- _Material_
-- -- --
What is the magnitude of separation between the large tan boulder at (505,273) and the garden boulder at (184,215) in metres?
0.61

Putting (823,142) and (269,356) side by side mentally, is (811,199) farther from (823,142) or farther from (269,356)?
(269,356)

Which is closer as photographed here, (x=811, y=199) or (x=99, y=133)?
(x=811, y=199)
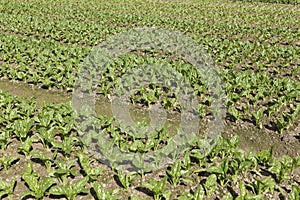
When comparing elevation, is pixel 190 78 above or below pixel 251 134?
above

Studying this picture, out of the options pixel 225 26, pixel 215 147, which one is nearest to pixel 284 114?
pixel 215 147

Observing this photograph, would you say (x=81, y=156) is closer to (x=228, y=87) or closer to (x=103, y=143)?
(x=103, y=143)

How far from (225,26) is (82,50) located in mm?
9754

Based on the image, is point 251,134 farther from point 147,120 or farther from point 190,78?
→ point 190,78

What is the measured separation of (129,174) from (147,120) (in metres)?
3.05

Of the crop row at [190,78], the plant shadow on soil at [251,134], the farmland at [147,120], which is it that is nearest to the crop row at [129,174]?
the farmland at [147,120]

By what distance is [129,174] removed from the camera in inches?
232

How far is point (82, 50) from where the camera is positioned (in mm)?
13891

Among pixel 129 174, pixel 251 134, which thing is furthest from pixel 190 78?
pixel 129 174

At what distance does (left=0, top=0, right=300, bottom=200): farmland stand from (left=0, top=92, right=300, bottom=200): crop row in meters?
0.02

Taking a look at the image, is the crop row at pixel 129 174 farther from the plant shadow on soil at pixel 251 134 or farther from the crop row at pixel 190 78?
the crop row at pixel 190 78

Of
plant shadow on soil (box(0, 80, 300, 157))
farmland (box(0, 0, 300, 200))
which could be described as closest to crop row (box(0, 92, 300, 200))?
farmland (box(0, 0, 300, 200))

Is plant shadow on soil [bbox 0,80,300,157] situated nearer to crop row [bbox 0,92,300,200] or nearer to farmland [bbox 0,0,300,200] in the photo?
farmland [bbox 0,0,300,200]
-- -- --
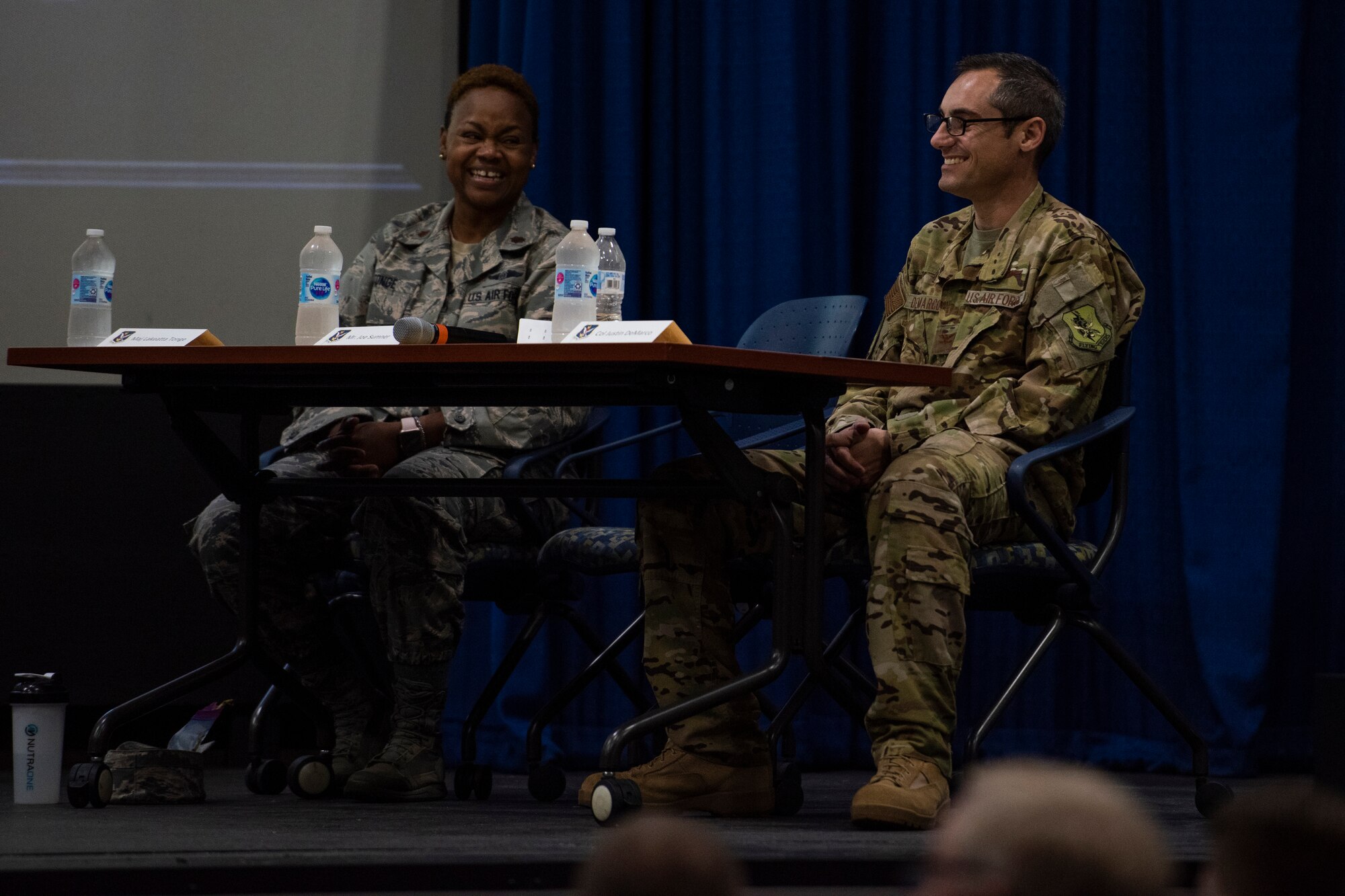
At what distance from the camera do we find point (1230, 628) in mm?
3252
-- -- --
- _The problem_
Gather every line above that contains the string "nearest", paying attention to case, and copy each one in full.

- _The completed task_
Studying this picture, out of the options pixel 225 26, pixel 215 147, which one is nearest to pixel 284 114?
Of the crop row at [190,78], the plant shadow on soil at [251,134], the farmland at [147,120], which is it that is nearest to the crop row at [129,174]?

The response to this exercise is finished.